La crew room ne paie vraiment pas de mine vu de l'extérieur... Petite, à l'écart, entourée de grillages... mais l'intérieur contraste avec son apparence, affichant une raisonnable modernité, et un nombre d'ordinateurs et de tables de brieffing juste suffisant pour que 3 équipages puissent y prendre position.
Les destinations sont généralement plus proches que celles de Gatwick. Quelques-unes d'entre elles : Toulouse, Bordeaux, Madrid, Barcelone, Porto, Marrakech, Casablanca, Rome... Les journées se soldent donc souvent par 4 vols quotidiens, d'environ 1 heure chacun.
Ce matin, direction Rome Ciampino, le second aéroport de Rome après Fiumicino. J'arrive bien en avance à la crew room, car Ciampino est un aéroport compliqué (il existe un brief de 78 pages à lire avant de s'y rendre!), pour me préparer au mieux et imprimer (et décortiquer) les documents du vol. Et là, surprise... Un NOTAM (Notice To AirMen) stipule que l'aéroport sera fermé entre 8h30 et 9h30 du matin, pile poil quand nous sommes censés arriver là bas...
Il y a des jours où rien ne va comme on l'espère. On prévoie quelque chose, c'est l'opposé qui arrive. Eh bien, cette journée était l'une d'entre elle. Ciampino fermé, des changements de pistes aux derniers moments au départ comme à l'arrivée, des procédures d'arrivée qui ne correspondent pas à ce que nous avons brieffé au préalable, des ILS qui ne fonctionnent qu'à moitié, du vent de travers avec fortes rafales... Bref, de quoi vous tenir éveillé si vous avez mal dormi la veille.
A l'arrivée sur Ciampino, tous les avions sont envoyés dans ce que nous appelons des circuits d'attente (ou holding patterns). Pour schématiser, les contrôleurs font tourner les avions en rond en attendant que la situation se débloque, avant de les envoyer les uns après les autres, dans une séquence réglée comme du papier à musique, vers l'approche. C'est la démonstration par l'exemple qu'il vaut mieux bien lire les NOTAMS avant de partir, car cela requiert quelques centaines de litres de pétrole supplémentaires dans les réservoirs, sous peine d'avoir à partir vers une autre destionation, pour la plus grande joie des passagers....
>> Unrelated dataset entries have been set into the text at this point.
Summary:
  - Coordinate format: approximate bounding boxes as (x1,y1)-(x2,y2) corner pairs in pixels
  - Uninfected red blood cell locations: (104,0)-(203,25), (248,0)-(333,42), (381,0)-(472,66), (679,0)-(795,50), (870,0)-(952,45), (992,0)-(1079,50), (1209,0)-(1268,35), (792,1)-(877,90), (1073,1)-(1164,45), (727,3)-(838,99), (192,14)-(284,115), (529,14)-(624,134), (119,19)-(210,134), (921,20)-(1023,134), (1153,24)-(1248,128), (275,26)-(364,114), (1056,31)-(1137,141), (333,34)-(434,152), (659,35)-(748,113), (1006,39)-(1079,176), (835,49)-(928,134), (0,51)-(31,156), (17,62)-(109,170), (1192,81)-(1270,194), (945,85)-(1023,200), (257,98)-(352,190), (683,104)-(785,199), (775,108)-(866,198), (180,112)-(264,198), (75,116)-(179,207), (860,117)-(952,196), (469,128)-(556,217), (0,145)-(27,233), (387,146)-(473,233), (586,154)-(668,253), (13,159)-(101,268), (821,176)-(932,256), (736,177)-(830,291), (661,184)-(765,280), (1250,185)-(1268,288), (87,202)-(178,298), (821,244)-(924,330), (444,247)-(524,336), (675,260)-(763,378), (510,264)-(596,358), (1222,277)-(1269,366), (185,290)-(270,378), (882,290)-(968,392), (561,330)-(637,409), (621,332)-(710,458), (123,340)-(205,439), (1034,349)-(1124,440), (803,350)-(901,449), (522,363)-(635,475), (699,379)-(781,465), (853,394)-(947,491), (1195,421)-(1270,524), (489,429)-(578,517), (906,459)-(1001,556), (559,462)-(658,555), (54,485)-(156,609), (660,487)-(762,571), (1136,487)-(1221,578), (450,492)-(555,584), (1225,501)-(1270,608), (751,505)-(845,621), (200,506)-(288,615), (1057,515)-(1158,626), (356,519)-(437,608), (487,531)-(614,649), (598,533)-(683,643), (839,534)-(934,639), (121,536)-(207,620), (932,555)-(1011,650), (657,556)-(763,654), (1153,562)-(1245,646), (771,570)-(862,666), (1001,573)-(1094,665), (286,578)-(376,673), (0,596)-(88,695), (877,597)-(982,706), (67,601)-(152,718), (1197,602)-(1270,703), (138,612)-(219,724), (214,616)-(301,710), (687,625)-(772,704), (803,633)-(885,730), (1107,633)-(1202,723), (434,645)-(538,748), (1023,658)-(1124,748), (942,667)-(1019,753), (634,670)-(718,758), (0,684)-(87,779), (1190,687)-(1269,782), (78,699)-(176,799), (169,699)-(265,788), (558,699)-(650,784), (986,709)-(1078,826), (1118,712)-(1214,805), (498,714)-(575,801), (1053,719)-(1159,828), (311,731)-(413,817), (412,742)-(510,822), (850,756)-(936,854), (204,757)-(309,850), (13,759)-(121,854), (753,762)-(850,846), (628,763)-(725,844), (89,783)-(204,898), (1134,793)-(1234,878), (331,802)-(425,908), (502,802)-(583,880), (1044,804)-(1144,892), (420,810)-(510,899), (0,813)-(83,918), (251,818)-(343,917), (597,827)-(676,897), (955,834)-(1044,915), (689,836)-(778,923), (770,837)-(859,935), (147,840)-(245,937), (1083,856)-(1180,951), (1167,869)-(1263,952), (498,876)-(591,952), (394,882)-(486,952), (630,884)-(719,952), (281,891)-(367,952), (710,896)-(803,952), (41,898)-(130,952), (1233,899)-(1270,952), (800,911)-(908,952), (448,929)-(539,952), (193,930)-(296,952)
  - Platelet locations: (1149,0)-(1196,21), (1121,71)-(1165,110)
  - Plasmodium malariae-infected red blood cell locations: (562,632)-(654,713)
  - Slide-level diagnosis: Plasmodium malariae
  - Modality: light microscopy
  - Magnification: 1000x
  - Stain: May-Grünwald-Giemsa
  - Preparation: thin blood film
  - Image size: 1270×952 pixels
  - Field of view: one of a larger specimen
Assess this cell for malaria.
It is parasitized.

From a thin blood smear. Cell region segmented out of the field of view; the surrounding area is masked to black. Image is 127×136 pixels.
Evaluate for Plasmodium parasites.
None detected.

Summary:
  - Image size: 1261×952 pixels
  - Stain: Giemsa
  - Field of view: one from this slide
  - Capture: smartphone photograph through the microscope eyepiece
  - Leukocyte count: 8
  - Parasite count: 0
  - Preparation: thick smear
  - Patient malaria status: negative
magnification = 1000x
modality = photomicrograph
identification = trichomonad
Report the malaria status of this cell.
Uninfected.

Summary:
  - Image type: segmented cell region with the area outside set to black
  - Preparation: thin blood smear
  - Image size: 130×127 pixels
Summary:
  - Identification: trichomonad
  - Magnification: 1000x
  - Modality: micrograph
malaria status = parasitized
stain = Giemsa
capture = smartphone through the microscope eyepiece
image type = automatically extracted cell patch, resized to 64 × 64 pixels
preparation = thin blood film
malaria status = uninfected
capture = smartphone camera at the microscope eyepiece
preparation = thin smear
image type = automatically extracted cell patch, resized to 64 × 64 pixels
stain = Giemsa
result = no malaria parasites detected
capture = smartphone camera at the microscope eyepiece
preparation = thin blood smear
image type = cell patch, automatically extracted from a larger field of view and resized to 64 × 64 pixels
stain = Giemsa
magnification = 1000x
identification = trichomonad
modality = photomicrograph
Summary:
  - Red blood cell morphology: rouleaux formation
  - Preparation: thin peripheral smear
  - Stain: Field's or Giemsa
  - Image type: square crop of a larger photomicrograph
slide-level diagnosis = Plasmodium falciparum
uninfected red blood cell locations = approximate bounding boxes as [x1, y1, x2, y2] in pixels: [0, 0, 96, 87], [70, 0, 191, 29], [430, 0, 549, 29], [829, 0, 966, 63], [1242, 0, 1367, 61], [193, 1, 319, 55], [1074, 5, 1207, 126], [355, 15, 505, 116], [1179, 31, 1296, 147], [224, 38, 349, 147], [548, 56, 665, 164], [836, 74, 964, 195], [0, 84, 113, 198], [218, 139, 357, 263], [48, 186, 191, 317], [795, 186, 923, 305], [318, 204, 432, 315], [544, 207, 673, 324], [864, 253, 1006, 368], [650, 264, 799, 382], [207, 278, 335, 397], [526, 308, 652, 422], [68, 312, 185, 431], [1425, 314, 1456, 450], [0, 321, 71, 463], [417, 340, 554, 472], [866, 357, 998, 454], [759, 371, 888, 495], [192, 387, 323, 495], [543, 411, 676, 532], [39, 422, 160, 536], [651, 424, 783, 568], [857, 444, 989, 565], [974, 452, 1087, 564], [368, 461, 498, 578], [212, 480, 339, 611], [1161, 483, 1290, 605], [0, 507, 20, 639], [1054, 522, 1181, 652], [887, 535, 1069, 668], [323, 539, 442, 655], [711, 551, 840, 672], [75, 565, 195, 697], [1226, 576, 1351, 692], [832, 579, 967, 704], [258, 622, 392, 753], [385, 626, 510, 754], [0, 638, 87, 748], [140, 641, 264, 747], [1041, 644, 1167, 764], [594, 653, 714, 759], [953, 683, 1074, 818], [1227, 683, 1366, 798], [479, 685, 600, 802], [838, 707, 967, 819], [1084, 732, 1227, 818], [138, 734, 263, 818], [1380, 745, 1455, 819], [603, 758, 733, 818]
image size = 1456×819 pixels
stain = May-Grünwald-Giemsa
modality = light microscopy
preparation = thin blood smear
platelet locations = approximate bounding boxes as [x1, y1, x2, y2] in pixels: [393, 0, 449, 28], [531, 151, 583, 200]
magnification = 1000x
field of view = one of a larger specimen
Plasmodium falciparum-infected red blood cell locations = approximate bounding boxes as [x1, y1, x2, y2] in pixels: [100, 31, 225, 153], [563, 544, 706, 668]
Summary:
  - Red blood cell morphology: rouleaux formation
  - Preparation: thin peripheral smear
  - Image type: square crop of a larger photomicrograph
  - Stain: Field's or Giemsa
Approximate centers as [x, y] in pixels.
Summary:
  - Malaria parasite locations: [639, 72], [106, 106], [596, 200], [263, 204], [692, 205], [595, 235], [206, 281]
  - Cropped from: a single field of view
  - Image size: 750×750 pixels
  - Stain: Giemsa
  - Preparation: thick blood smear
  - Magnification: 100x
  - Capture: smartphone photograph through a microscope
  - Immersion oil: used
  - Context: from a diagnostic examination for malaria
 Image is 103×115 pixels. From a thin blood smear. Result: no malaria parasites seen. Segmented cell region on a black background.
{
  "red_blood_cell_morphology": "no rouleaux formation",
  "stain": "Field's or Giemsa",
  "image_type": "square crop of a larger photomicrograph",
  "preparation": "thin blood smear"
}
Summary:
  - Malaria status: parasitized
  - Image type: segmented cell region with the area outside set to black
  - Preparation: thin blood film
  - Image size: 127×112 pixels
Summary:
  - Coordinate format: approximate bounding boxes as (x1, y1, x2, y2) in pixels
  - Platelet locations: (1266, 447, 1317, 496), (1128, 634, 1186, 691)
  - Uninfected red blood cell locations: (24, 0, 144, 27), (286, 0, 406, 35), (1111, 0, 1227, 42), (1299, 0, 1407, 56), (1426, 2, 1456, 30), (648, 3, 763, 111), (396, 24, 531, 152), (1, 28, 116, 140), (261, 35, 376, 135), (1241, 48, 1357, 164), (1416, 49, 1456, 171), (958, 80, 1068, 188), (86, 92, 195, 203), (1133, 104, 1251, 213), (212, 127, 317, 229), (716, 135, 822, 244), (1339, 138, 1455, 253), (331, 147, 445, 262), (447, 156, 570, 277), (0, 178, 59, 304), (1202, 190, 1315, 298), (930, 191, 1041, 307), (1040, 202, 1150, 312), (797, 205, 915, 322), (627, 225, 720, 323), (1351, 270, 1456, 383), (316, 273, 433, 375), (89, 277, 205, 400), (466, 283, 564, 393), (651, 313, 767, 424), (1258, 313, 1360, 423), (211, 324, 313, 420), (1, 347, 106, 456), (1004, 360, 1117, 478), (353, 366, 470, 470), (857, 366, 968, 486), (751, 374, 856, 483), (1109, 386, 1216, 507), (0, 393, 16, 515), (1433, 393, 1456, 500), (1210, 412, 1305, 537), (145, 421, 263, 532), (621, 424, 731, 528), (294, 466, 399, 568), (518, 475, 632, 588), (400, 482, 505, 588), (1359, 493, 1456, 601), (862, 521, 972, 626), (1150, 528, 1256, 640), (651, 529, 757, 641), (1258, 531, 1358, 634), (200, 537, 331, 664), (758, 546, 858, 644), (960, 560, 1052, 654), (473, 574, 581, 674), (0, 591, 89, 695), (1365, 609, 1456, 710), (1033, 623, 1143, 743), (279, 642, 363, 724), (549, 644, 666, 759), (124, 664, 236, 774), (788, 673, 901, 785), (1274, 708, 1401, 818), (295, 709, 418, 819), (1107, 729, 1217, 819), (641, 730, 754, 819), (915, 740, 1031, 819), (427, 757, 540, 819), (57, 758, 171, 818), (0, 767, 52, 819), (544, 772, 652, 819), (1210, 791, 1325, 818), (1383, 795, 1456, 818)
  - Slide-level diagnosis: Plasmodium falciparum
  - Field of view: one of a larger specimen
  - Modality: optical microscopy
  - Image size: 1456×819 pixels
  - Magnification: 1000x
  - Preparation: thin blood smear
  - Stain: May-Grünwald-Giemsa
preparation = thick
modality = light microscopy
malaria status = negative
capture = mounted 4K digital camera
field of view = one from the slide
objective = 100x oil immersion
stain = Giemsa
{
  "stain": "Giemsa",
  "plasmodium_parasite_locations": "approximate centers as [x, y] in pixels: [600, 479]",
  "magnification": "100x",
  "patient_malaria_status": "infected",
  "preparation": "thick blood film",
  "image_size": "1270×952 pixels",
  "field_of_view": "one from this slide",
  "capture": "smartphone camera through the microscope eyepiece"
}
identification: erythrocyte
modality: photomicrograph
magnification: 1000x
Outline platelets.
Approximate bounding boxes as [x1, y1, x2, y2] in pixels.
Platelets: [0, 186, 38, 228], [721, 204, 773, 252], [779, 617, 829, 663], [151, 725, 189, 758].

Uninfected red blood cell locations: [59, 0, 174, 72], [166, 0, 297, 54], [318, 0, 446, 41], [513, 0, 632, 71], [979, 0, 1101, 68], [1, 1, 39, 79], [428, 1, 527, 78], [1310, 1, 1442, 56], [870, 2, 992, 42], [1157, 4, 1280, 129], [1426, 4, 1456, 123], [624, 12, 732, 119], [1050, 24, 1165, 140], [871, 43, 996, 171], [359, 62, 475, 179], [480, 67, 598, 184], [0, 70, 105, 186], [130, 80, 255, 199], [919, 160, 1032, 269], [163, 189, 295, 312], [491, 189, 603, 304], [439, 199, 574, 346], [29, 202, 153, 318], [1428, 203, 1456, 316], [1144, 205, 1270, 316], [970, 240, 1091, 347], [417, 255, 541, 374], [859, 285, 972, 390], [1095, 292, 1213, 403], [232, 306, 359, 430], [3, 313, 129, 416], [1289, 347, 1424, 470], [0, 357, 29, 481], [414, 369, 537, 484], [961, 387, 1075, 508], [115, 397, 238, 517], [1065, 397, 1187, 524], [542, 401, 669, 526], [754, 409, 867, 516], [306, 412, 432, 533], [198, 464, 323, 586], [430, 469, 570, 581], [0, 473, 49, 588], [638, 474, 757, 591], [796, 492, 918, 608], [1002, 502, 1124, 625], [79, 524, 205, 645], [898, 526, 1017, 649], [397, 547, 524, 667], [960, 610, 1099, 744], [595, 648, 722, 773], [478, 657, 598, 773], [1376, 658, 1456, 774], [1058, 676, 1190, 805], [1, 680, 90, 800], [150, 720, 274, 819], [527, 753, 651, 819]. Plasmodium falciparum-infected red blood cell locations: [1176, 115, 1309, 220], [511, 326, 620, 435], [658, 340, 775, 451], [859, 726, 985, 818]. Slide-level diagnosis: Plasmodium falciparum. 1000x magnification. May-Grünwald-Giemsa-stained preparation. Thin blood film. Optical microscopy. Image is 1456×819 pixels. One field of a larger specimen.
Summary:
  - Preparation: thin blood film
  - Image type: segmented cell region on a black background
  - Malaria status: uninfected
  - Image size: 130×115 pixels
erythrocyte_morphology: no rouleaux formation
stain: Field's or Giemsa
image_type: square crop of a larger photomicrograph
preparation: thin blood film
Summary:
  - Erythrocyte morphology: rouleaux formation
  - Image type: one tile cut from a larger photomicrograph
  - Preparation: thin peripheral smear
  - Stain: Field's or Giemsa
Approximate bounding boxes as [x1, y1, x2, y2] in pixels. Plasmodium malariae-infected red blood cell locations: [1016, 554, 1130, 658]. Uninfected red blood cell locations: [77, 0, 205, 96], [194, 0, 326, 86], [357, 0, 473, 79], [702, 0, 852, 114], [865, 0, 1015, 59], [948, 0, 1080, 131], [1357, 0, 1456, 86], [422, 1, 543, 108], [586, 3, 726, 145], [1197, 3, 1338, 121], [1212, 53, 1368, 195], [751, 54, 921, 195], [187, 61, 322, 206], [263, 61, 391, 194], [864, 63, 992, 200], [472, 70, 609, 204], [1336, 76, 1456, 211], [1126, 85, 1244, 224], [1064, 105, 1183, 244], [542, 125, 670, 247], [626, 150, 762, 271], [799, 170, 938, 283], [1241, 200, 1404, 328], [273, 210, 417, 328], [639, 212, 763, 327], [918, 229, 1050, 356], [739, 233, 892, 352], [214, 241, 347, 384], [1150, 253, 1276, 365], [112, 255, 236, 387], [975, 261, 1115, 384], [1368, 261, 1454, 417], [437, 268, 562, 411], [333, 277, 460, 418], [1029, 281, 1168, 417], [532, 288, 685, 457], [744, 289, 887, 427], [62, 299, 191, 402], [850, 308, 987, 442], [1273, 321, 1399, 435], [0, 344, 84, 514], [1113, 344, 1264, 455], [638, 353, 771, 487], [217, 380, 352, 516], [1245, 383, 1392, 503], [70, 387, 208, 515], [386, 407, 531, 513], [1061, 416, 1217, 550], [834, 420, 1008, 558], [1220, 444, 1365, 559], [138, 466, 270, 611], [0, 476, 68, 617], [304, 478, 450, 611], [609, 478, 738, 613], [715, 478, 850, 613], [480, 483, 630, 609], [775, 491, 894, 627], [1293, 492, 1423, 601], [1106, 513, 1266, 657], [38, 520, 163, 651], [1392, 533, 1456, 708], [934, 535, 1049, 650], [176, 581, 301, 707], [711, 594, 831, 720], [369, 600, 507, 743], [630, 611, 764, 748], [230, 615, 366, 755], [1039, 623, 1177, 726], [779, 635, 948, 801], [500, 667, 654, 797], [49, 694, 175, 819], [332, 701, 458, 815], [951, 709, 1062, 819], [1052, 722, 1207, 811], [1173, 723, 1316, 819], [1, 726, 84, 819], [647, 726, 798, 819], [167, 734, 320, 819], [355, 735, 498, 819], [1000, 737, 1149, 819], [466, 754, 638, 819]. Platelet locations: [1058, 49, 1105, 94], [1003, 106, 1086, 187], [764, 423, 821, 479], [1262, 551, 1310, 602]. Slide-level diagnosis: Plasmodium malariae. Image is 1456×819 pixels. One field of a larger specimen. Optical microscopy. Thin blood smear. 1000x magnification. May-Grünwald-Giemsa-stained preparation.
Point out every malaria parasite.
Bouchons à l'arrivée = bouchons au départ. Et par effet de dominos, nous serons en retard sur tous nos vols de la journée, la faute à une démonstration militaire matinale en Italie.
Mais cette petite anecdote fait partie du folklore, et je ne me plains pas de ces turpitudes, d'autant que - en raison du mois passé sans voler - je suis accompagné d'un Training Captain sur mes 8 premiers vols avant le Line check après demain.
Bref, je m'amuse comme un petit fou à Lyon, si vous ne l'aviez pas encore compris :)
Merci à vous pour vos messages, j'espère parvenir à vous faire partager ma passion et le rêve que je vis éveillé depuis 6 mois, en dépit de ce que les détracteurs peuvent dire. Nous travaillons dur, nous travaillons beaucoup, mais que c'est bon !!